For the November election only, HD 5075 would also extend the deadline for ballots to be received. Currently, ballots must be received by Election Day unless they are sent from overseas military. However, clerks report receiving trays and trays of ballots being received after the deadline. With increased volume and a postal service that is not performing at peak capacity, extending the deadline is a way to ensure that tens of thousands of ballots are counted. Accordingly, for the November election only, HD 5075 would allow absentee ballots to be postmarked by election day and received by the same date specified for overseas ballots. Many other states, including some of the largest such as California, North Carolina, and Texas, already have this rule. For the September primary, mailed ballots will still have to be received by Election Day because of a tight deadline for printing the November election ballot.

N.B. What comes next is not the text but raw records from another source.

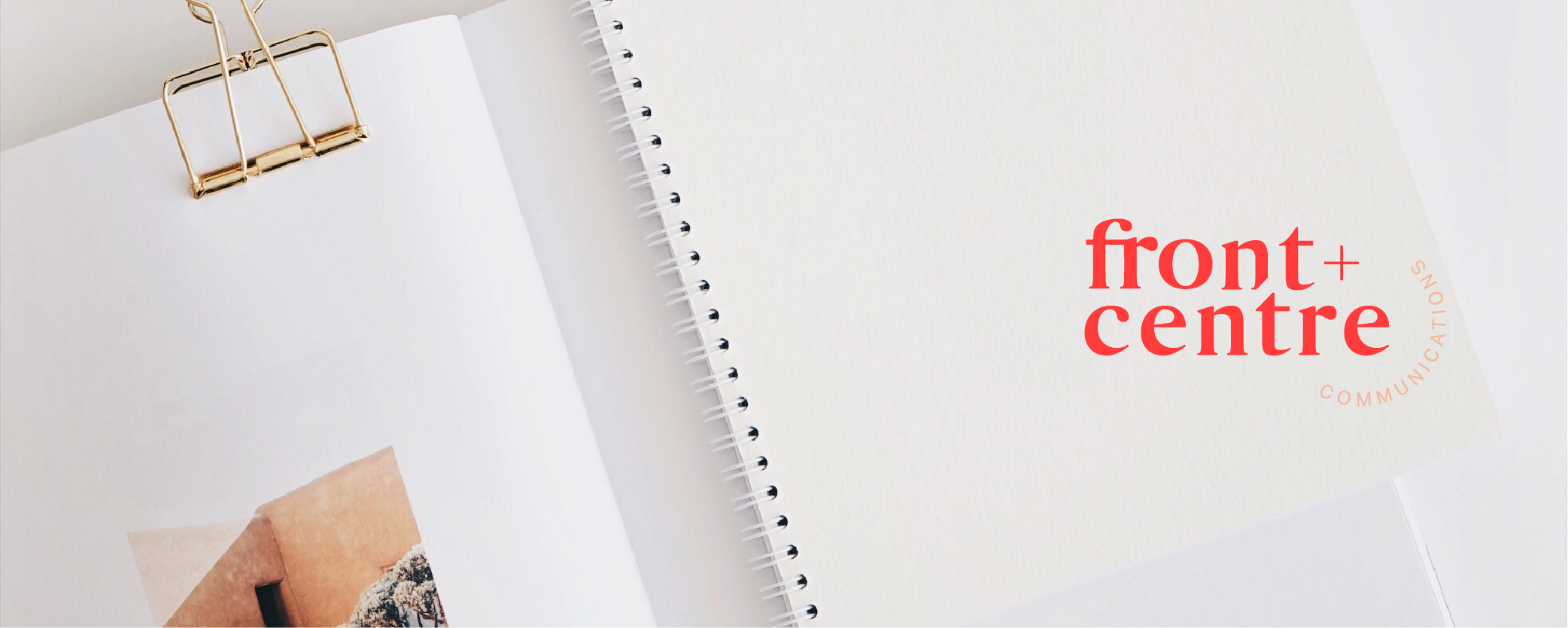 Front + Centre logo in red on a photo of a spiral bound notebook that is at an angle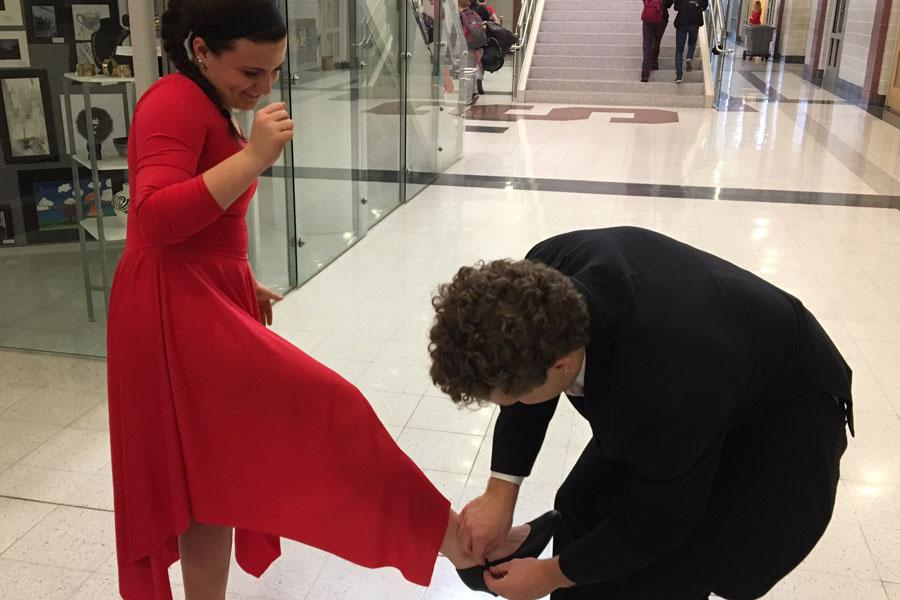 Like his character, Prince Charming, Anthony Sparacino stoops to buckle partner Ashley Yurich's dance shoes.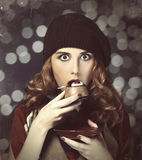 Style girl with cake and bokeh at background. Royalty Free Stock Photos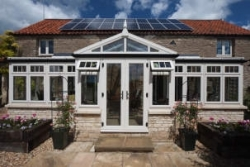 Agricultural barn converted into energy efficient home with Spectus PVC-U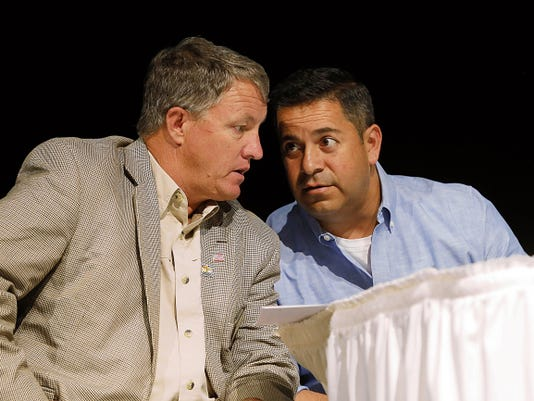 San Juan County Executive Office Kim Carpenter speaks with Rep. Ben Ray Luján, D-N.M., during a town hall meeting Aug. 8 at the Farmington Civic Center about the Gold King Mine spill.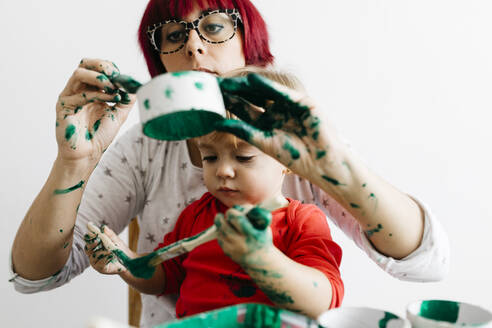 Mother and daughter doing crafts at home, painting cardboard rolls to make a Christmas tree. - JRFF03260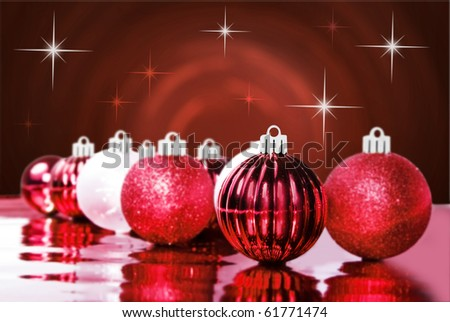 Red christmas decorations on a red star background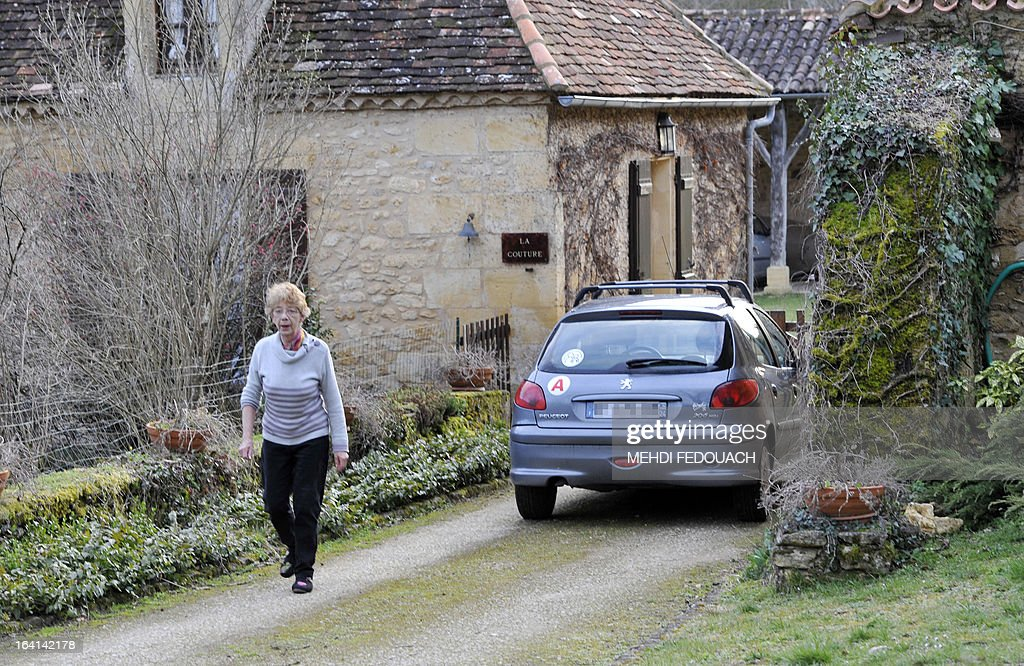 Therese Verdon, Philippe Verdon's mother-in-law, a French hostage apparently kidnapped by Al-Qaeda in the Islamic Maghreb (AQIM), walks past the family home in the southwestern French city of Montferrand-du-Perigord, on March 20, 2013. Verdon was seized on November 24, 2011 along with Serge Lazarevic from their hotel in Hombori, northeastern Mali, during a business trip. The French government was scrambling today to verify a claim by Al-Qaeda's north African branch that it has executed a French hostage in Mali as a 'spy'. A man claiming to be a spokesman for Al-Qaeda in the Islamic Maghreb (AQIM) told Mauritania's ANI news agency on March 19, that Philippe Verdon had been executed on March 10 'in response to France's intervention in Northern Mali'.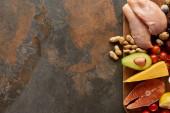 Vista dallalto del tagliere in legno con pesce crudo, pollame, formaggio, frutta, verdura, uova di quaglia, limone e arachidi sulla superficie marronisa scura con spazio di copia
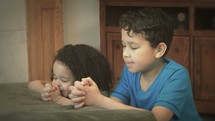 A brother and sister kneel to pray.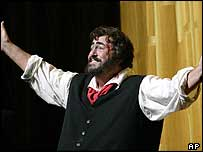 Luciano Pavarotti waves to the audience during the curtain call of Puccini's Tosca at the Metropolitan Opera in New York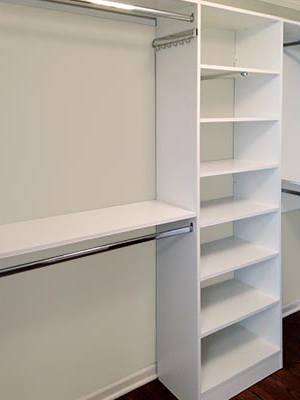 custom design for walk-in closet with shelves and pull-outs
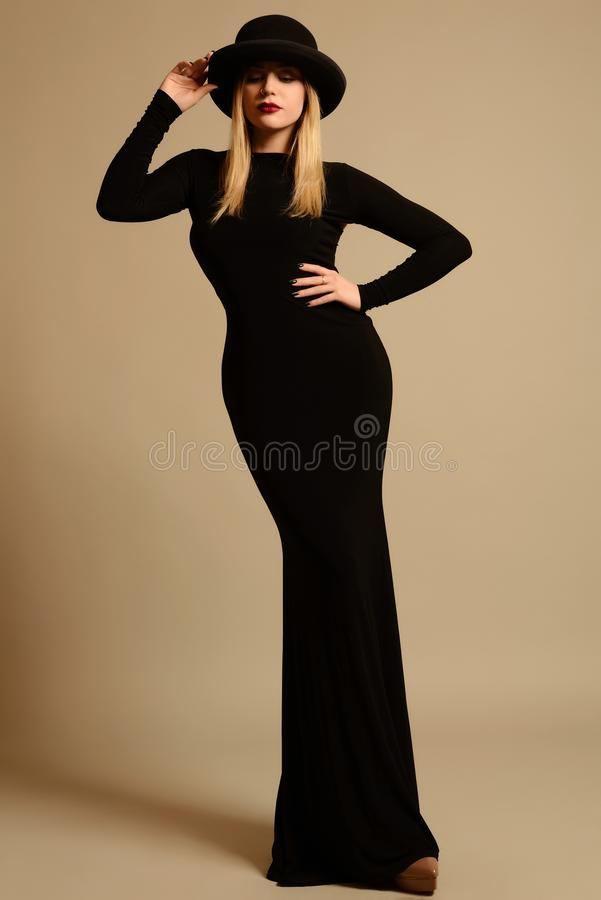 Fashion photo of beautiful lady in elegant black dress and hat royalty free stock image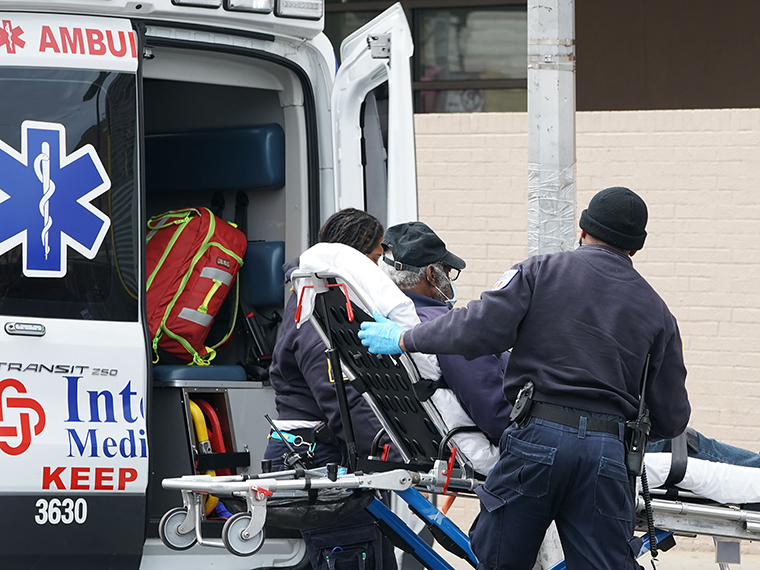 FDNY paramedics bring a patient to Wyckoff Hospital in the Bushwick section of Brooklyn on April 5, in New York.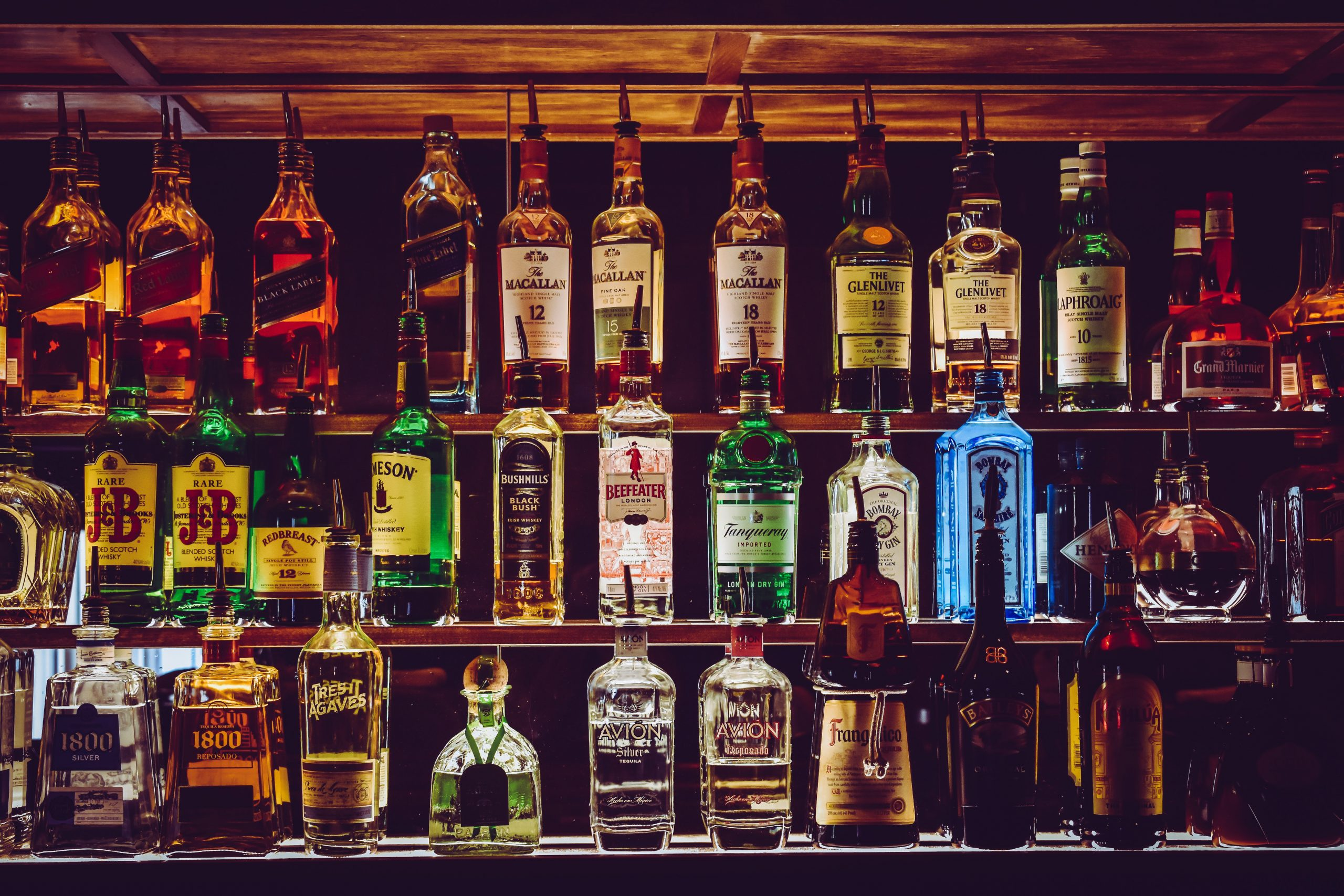 A variety of different hard liquors on a bar shelf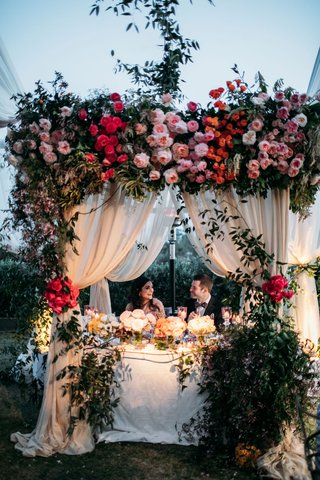wedding reception sweetheart table under ceremony structure pink flowers greenery drapery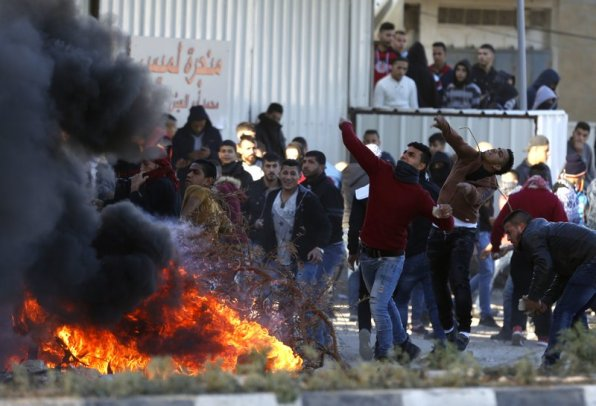Palestinians clash with Israeli troops following a protest against U.S. President Donald Trump's decision to recognize Jerusalem as the capital of Israel in the West Bank City of Nablus, Friday, Dec. 8, 2017. (AP Photo/Majdi Mohammed)
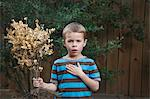 Portrait of Little Boy Holding a Plant, Houston, Texas, USA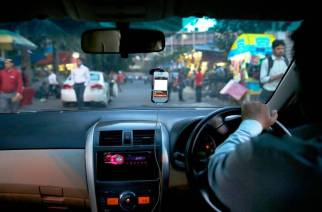 The court noted that excess fare has been charged by the respondents, including Ola and Uber, in violation of the Motor Vehicles Act (Representational Image. Courtesy: AP/Saurabh Das)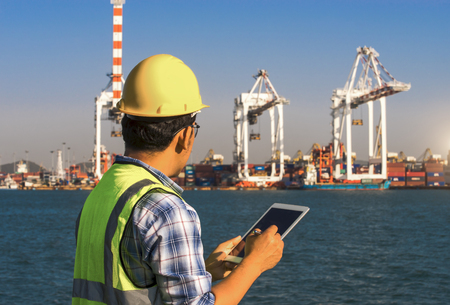 Businessman use tablet at port import and export shipping
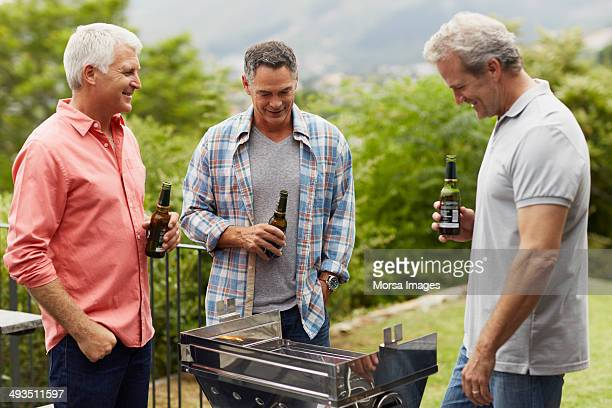 mature friends having beer while barbecuing - only mature men stock pictures, royalty-free photos & images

The bill will also create a statewide Internet portal for voters to apply for an absentee ballot. This is particularly important for the September primaries where voters would need to apply to receive an absentee ballot. It will streamline the process and make it more accessible to voters while reducing workload on local officials. Many other states have a similar portal for absentee ballot requests, and Massachusetts already has an online portal for voter registration and for tracking absentee ballots.
Protections for In-Person Voting and Poll Workers
Mail-in balloting will help keep our elections safe and participatory, but voters must still have the option of casting ballots in person. Sometimes voters do not receive their ballots. Sometimes a voter may have spoiled their ballot and need a new one. Voters with disabilities may be unable to mark a paper ballot and need to access the proper, specialized, voting equipment that is available only at polling places.
HD 5075 would enact strong protections to ensure that voters who prefer to vote in person can do so without risking their or the greater public’s health. These protections include expanding early voting hours and the early voting period to two weeks before the primary and three weeks before the general elections, which would reduce the concentration of voters at any one time, removing the check-out table thereby reducing the number of election workers needed at each polling location, and removing the requirement that poll workers be registered local voters, which would make it easier for younger poll workers to serve.
During the crisis and well after, voter registration efforts will be severely curtailed. Far fewer voters will register at the RMV, and third-party registration efforts at events or door-to-door efforts will be dramatically reduced. HD 5075 builds on the precedent set by S.2608, which cut the voter registration deadline from 20 days to 10 days and does the same for Massachusetts’ primary and general elections.
Federal funds that have already been appropriated can help pay for these changes. Massachusetts has been allocated $8.2 million dollars as part of the CARES act to pay for COVID-related elections changes. Our Congressional delegation is also working hard to provide additional money for this purpose. In addition, our state has approximately $40 million in a Help America Vote Act fund that can help pay for needed equipment, data changes, online portals, training and other expenses.
In summary, while we cannot predict what the state of COVID-19 will be this fall, we believe that the strongest protections necessary must be implemented now to ensure that voters can participate safely in our democracy, and that these changes are manageable for local elections officials. We believe that HD 5075, particularly by mailing ballots to voters for the general election, will do just that.
We respectfully urge you to report HD 5075 favorably out of committee very soon.